In order, list every appointment, test, or procedure named in the bed-rest post below.

PASSAGE:
****************************************

Friday, May 27, 2011

Bed Rest: Day 21 (Here We Go Again)

*Possible Pregnancy TMI Alert.*

This should have been a post for yesterday, but I was just too tired and too much had happened. I am writing this post from The Ohio State University Hospital. Yesterday I went for a routine ultrasound and check-up, only to find that my cervix was way too short. 10-13mm. Not good. So Dr. Melillo sent me over to my High Risk Dr. at OSU to have a consult. They did another ultrasound and got only slightly better measurements. 16-18mm. The Dr. there ordered a cerclage, or stitch in my cervix.

So they sent me over to OSU Hospital. I got admitted and after a fairly decent night of hospital sleep, I am waiting to find out when I will have the procedure. It will be some time today, but I'm not exactly sure when. Meanwhile, no food or drink for me. Torture for a pregnant lady. :) Thankfully, I expect to be back home by tomorrow or the next day. This doesn't seem to be a long term hospital stay. That will be coming shortly though.

****************************************

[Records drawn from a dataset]
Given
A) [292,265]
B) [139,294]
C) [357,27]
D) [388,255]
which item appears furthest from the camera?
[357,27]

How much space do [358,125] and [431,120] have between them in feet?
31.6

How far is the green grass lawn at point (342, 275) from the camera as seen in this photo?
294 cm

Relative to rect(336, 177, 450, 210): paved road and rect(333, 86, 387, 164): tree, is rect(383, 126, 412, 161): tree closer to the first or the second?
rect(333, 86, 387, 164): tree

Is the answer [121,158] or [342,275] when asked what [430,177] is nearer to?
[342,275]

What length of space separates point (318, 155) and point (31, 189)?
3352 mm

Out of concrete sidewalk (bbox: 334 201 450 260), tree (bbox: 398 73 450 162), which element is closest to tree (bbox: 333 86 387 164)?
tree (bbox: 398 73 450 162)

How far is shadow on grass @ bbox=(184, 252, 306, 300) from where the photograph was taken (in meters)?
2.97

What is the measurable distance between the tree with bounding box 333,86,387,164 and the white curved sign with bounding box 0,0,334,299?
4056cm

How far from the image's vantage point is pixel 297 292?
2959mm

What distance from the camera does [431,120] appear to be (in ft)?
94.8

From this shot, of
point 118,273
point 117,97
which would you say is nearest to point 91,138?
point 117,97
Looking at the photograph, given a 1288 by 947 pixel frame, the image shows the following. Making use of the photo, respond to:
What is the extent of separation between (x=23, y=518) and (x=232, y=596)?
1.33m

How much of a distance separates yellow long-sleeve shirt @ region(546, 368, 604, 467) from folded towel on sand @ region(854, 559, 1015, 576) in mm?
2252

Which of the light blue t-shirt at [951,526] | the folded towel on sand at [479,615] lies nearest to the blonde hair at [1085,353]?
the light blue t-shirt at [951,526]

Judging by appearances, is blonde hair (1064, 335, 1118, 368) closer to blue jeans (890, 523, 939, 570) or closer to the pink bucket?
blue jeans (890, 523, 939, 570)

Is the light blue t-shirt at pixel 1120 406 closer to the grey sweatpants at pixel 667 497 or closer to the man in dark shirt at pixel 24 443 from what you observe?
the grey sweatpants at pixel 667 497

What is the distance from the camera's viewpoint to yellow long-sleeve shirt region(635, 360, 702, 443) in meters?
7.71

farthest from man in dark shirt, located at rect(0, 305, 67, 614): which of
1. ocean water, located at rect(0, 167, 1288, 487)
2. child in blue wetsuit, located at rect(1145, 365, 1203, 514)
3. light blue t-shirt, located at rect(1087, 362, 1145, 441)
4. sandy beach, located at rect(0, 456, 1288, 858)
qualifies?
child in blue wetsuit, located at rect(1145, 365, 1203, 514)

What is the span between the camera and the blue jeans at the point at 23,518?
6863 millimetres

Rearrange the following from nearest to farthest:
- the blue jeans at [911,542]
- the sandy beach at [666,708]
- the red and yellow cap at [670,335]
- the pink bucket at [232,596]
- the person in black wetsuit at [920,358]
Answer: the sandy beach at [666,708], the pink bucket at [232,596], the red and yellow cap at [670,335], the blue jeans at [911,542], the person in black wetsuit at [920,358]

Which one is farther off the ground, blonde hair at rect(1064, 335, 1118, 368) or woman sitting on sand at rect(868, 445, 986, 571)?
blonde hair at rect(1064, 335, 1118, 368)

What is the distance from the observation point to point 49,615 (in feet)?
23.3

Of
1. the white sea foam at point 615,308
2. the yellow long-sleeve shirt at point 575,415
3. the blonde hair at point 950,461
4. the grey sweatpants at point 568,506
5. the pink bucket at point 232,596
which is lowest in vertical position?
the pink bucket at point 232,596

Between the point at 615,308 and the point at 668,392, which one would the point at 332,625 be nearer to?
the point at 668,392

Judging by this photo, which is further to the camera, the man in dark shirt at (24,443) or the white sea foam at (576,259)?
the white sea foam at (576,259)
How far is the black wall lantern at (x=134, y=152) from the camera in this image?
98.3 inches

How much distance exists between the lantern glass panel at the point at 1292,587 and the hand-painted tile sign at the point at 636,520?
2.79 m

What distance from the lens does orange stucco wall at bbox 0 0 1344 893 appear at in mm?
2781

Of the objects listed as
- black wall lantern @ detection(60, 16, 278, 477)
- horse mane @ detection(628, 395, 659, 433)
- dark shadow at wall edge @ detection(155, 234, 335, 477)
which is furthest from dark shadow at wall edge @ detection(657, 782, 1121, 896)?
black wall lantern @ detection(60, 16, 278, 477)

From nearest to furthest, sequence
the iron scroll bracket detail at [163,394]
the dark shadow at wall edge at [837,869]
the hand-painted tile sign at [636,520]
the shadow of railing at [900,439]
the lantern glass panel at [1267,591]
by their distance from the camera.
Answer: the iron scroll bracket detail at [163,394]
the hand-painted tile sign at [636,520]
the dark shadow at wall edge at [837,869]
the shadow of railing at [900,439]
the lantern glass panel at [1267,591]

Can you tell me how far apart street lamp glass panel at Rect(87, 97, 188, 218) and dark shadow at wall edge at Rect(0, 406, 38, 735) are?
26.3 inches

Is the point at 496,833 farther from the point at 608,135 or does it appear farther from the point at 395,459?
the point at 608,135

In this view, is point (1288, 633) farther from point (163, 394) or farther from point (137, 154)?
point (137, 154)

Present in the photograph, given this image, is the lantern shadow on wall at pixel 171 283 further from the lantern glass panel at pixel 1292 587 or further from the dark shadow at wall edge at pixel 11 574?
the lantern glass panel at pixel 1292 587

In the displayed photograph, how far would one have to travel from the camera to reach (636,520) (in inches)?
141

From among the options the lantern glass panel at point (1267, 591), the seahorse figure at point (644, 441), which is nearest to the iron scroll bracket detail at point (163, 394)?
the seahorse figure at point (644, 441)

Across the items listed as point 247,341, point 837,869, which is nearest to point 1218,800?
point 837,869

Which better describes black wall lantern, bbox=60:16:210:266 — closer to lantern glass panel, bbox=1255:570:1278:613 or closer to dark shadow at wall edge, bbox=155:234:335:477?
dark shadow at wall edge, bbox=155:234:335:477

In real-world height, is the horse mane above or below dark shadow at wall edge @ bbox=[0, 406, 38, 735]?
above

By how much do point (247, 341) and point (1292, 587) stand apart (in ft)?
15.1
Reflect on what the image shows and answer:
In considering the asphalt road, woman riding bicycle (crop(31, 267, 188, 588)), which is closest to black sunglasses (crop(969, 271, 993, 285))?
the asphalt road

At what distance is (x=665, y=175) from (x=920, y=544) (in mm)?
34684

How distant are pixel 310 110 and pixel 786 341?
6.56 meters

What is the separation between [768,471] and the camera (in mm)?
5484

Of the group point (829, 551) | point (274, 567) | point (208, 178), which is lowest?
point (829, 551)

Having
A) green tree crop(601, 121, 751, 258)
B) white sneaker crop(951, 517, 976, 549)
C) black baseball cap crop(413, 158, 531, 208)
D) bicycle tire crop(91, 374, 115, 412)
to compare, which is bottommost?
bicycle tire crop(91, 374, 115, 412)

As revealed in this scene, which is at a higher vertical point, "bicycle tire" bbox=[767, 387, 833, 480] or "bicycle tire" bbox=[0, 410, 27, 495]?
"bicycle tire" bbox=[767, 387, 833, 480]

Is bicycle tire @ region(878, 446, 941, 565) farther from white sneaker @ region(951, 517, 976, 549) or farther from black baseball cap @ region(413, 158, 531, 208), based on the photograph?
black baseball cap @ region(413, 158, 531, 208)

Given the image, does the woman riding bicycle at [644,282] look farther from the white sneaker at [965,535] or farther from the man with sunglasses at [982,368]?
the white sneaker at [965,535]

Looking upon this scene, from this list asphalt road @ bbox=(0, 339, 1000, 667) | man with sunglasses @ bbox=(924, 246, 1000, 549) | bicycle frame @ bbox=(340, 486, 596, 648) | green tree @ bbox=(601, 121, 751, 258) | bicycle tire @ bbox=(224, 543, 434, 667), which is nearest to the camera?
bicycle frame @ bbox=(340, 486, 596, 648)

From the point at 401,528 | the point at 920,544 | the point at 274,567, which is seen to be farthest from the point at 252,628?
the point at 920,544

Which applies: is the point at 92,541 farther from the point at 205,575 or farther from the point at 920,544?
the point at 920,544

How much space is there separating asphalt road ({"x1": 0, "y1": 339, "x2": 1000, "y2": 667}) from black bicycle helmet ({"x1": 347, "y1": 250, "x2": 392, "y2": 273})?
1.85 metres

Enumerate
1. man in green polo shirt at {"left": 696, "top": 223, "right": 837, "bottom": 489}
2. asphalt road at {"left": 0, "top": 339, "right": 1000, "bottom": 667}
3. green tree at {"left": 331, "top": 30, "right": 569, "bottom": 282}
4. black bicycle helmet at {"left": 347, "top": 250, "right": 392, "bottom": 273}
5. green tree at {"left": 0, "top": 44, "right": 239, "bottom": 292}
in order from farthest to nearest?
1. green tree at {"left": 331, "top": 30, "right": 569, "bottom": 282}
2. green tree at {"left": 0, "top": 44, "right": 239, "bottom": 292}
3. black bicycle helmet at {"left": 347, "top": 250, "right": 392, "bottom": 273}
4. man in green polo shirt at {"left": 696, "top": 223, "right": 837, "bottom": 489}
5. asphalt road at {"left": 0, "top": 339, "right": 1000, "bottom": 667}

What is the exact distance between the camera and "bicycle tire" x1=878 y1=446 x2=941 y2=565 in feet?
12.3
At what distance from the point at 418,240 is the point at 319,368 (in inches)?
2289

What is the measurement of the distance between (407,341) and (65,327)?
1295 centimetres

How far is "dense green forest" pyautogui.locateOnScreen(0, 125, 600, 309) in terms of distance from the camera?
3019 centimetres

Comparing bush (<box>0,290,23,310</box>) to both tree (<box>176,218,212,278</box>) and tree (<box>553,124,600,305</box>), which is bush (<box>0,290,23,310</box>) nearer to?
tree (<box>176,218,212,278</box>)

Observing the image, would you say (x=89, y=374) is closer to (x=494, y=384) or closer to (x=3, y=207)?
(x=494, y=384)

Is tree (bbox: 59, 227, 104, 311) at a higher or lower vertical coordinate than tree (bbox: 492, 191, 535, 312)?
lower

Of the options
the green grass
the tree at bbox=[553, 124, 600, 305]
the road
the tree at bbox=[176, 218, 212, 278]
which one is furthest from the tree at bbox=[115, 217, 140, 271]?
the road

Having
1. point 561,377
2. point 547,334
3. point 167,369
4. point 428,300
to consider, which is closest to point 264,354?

****************************************

ANSWER BELOW:
1. Routine ultrasound
2. Check-up
3. Consult with the High Risk Dr. at OSU
4. Another ultrasound
5. Cerclage (a stitch in the cervix)